Article 11 – Delivery term

  1. If Principal is liable to pay an advance payment, or he must make information and/or materials required for the execution, available, then, if a term is agreed, the term within which the activities must be rounded off, will not start sooner than after the payment is received entirely, respectively the information and/or materials have made available entirely.
  2. Terms within which the activities must be rounded off, can only be regarded as a fatal term if this is explicitly agreed or if this derives from the nature of the commission.
  3. The agreement can – unless execution undoubtedly is permanently impossible – not be dissolved by Principal because of exceeding of the term, unless Contractor executes the agreement also not or not entirely, within a reasonable term summoned to him in writing, after expiry of the agreed delivery term. Dissolution is then permitted in accordance with article 25 book 6 of the Dutch Civil Code.

Article 12 – Cancellation

  1. Principal and Contractor can at all times cancel the agreement.
  2. Cancellation must be communicated to the counterparty in writing.
  3. The stipulations of section 1 of title 7, book 7 of the Dutch Civil Code are applicable, with the exception of article 7:404.

Article 13 – Liability

  1. Principal shall execute his activities to the best of his knowledge and abilities, and thereby observe the care that can be expected from an adviser. If an error will be made because Principal has provided him with incorrect or incomplete information, then Contractor is not liable for the damage emerged because of it. If Principal demonstrates that he has suffered damage by an error of Contractor that would have been avoided upon acting careful, then Contractor is only liable for that damage to a maximum of three times the amount of the fee for the concerned commission, unless at the side of Contractor there is an instance of wilful intent or gross negligence to be regarded equal therewith.
  2. Principal safeguards Contractor for claims of third parties because or damage that is caused, because Principal has provided to Contractor incorrect or incomplete information, unless Principal demonstrates that the damage holds no connection with imputable acts or omissions from his side or is caused by wilful intent or gross fault of Contractor.

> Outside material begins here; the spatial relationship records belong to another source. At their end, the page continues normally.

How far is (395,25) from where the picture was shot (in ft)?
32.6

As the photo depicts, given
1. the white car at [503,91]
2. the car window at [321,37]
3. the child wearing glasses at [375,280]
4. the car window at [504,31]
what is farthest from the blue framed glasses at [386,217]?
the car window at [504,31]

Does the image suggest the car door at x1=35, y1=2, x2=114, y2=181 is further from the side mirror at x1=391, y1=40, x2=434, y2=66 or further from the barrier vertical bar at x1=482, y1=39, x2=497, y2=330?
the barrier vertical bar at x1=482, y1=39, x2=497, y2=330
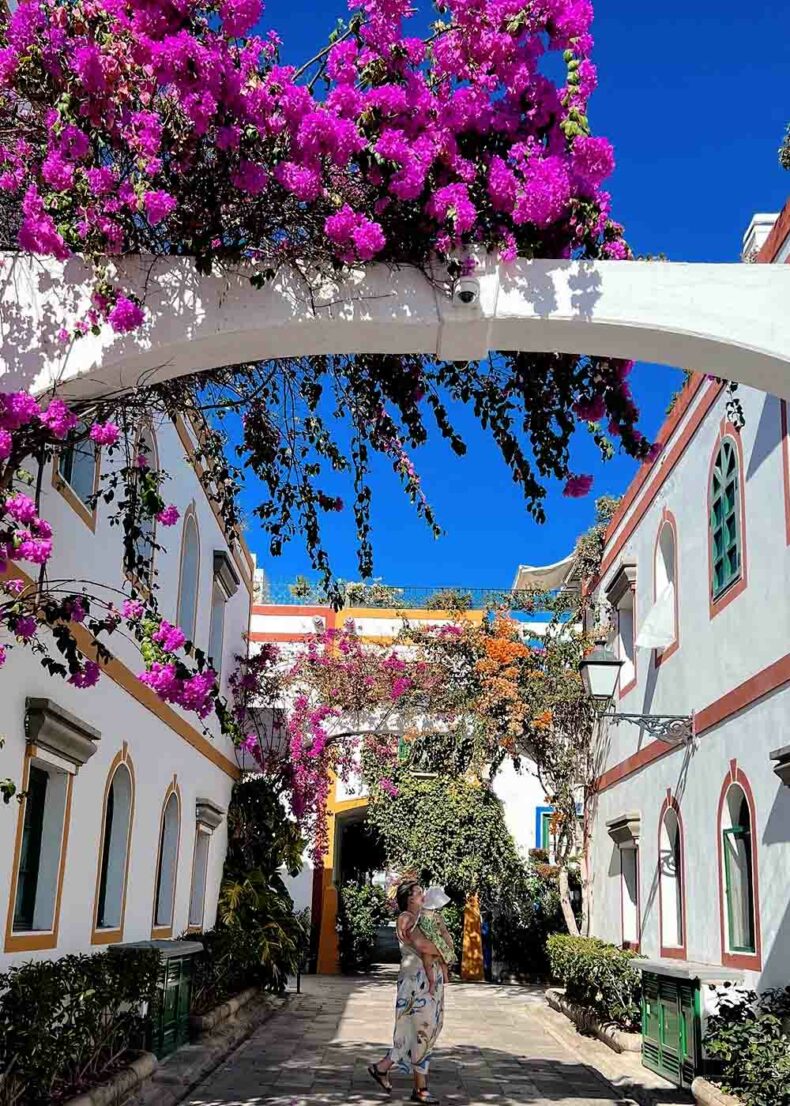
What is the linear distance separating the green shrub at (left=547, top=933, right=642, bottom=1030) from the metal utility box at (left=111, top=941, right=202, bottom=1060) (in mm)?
4439

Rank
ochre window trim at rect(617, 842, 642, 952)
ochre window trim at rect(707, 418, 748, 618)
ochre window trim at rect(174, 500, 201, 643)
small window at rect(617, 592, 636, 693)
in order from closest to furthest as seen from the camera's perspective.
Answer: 1. ochre window trim at rect(707, 418, 748, 618)
2. ochre window trim at rect(174, 500, 201, 643)
3. ochre window trim at rect(617, 842, 642, 952)
4. small window at rect(617, 592, 636, 693)

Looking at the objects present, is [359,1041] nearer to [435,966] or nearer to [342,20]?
[435,966]

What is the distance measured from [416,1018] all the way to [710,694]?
3.90m

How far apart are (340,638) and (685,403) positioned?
11128 millimetres

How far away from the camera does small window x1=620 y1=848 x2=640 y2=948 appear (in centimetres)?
1495

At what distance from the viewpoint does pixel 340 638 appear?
2259 cm

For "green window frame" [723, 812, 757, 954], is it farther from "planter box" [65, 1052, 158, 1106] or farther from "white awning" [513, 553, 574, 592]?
"white awning" [513, 553, 574, 592]

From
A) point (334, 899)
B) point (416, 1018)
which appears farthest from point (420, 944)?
point (334, 899)

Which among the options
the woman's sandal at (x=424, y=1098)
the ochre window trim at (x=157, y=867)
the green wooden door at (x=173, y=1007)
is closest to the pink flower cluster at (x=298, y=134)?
the woman's sandal at (x=424, y=1098)

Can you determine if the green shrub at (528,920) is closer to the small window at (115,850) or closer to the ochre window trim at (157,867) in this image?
the ochre window trim at (157,867)

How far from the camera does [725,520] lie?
1111cm

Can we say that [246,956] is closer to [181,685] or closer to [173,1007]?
[173,1007]

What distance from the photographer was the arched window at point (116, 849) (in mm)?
10836

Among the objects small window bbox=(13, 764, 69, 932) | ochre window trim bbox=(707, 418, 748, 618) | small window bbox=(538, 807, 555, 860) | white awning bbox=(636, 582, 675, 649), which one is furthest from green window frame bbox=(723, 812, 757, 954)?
small window bbox=(538, 807, 555, 860)
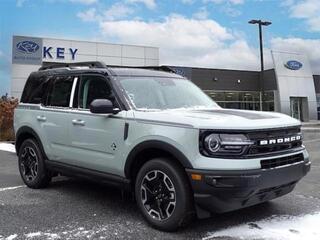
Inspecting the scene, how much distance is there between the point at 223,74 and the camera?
45781 mm

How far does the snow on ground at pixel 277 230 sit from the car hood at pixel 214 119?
1.17 metres

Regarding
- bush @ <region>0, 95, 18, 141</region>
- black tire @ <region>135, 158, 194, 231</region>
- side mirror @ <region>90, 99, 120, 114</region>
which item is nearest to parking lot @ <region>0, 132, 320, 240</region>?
black tire @ <region>135, 158, 194, 231</region>

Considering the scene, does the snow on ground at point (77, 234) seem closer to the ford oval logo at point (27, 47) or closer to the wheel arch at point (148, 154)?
the wheel arch at point (148, 154)

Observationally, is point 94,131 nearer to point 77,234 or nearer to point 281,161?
point 77,234

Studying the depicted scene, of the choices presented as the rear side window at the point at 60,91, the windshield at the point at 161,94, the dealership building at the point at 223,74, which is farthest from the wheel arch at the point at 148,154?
the dealership building at the point at 223,74

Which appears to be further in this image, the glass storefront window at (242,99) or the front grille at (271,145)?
the glass storefront window at (242,99)

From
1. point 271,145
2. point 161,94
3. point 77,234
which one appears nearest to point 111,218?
point 77,234

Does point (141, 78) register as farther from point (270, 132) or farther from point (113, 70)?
point (270, 132)

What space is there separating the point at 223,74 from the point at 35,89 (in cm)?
3943

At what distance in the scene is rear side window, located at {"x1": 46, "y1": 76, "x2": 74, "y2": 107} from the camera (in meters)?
6.71

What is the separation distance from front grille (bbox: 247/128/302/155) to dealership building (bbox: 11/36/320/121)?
1275 inches

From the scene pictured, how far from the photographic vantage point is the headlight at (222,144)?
4660 millimetres

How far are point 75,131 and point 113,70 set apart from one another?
1011 mm

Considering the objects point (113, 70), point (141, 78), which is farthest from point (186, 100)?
point (113, 70)
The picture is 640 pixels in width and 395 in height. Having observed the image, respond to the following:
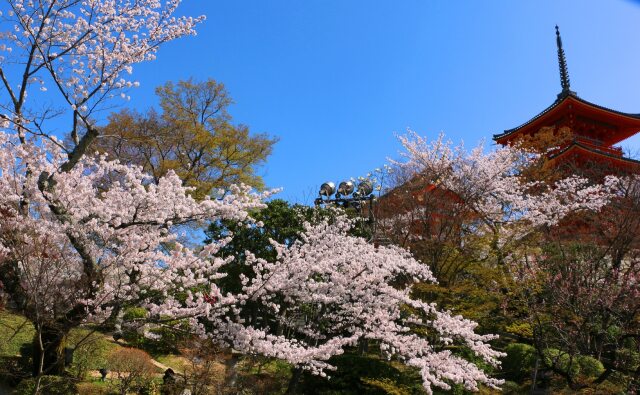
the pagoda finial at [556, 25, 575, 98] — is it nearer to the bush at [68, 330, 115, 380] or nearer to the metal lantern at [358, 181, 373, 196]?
the metal lantern at [358, 181, 373, 196]

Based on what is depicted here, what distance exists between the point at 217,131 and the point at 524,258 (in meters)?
15.6

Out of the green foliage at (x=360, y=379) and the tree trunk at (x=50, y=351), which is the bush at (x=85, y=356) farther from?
the green foliage at (x=360, y=379)

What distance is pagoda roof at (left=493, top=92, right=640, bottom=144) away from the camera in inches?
979

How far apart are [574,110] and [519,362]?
1828 centimetres

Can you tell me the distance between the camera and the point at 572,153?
70.4 feet

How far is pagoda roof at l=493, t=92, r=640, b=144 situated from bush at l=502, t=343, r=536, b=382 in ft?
56.5

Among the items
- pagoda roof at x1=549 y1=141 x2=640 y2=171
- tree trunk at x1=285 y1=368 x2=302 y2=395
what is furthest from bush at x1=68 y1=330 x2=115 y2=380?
pagoda roof at x1=549 y1=141 x2=640 y2=171

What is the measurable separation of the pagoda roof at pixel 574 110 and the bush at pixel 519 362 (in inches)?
677

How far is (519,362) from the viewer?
40.9 feet

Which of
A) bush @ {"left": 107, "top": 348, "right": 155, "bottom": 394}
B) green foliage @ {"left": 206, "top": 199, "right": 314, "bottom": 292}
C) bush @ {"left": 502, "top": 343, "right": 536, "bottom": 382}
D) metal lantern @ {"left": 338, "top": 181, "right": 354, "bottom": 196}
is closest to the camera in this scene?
bush @ {"left": 107, "top": 348, "right": 155, "bottom": 394}

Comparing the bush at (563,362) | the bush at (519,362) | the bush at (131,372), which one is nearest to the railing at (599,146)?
the bush at (519,362)

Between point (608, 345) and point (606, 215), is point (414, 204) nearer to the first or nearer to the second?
point (608, 345)

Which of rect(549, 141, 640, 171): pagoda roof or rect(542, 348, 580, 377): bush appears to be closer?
rect(542, 348, 580, 377): bush

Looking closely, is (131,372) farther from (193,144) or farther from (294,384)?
(193,144)
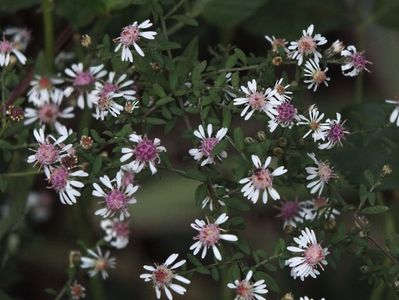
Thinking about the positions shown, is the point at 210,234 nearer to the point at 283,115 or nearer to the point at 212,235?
A: the point at 212,235

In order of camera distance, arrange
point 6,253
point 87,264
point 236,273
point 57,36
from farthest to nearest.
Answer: point 57,36 → point 6,253 → point 87,264 → point 236,273

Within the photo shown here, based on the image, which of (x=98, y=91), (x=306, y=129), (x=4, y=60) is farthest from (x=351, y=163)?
(x=4, y=60)

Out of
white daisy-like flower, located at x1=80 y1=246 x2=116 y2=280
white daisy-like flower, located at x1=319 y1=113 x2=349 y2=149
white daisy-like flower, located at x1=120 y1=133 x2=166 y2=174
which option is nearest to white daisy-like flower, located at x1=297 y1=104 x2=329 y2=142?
white daisy-like flower, located at x1=319 y1=113 x2=349 y2=149

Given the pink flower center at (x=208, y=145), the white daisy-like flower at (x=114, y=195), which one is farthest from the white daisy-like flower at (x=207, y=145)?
the white daisy-like flower at (x=114, y=195)

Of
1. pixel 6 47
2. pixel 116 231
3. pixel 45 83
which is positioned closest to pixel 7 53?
pixel 6 47

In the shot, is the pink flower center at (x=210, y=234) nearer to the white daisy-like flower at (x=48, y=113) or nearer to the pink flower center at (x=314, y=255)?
the pink flower center at (x=314, y=255)

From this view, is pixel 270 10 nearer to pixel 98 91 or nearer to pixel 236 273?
pixel 98 91
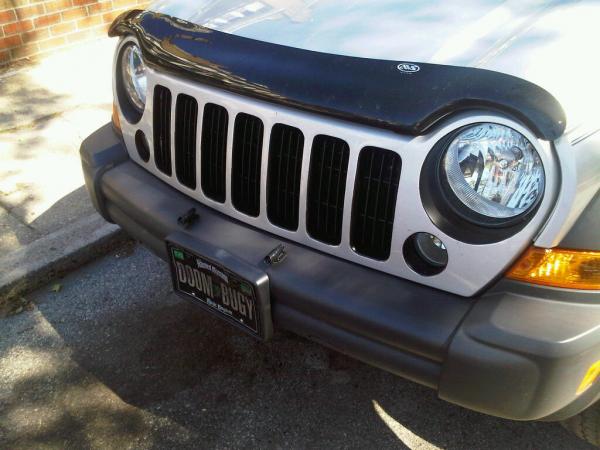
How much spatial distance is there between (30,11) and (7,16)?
7.8 inches

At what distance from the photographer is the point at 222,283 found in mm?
2268

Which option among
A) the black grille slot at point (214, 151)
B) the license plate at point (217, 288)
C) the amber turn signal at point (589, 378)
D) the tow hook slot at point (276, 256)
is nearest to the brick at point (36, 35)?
the black grille slot at point (214, 151)

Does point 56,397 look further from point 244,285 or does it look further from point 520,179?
point 520,179

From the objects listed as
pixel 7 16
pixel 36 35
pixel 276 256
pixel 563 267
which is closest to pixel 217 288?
pixel 276 256

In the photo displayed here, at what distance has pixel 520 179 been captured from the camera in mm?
1870

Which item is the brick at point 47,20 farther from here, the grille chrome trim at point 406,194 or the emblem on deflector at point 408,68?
the emblem on deflector at point 408,68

Article 14 – Internet traffic

Principal and Contractor are aware that to the use of electronic mail risks are connected, such as among others, deforming, delay and transfer of viruses. Principal and Contractor shall do or omit all that reasonably may be expected of them, for the prevention of the emergence of such risks. Principal and Contractor are towards each other not liable for damage that possibly emerges as a consequence of the use of electronic mail.

Article 15 – Statute of limitations

Insofar in these General Terms and Conditions it is not stipulated otherwise, claim rights and other authorities of Principal on whichever basis towards Contractor in connection with the execution of activities by Contractor, shall in each case be forfeit after 1 year after the moment on which Principal became familiar with or reasonably could be familiar with the existence of these rights and authorities.

Article 16 – Applicable law and choise of court

  1. The laws of the Netherlands are applicable to all agreements between Principal and Contractor to which these General Terms and Conditions are applicable.
  2. All disputes that relate with agreements between Principal and Contractor, to which these terms and conditions are applicable, and which do not belong to the competence of the District Court, section Canton, will be resolved by the competent court of the place of the legal seat of Contractor.
  3. In deviation of the stipulations in section 2, Principal and Contractor are authorised to present disputes to a committee for disputes.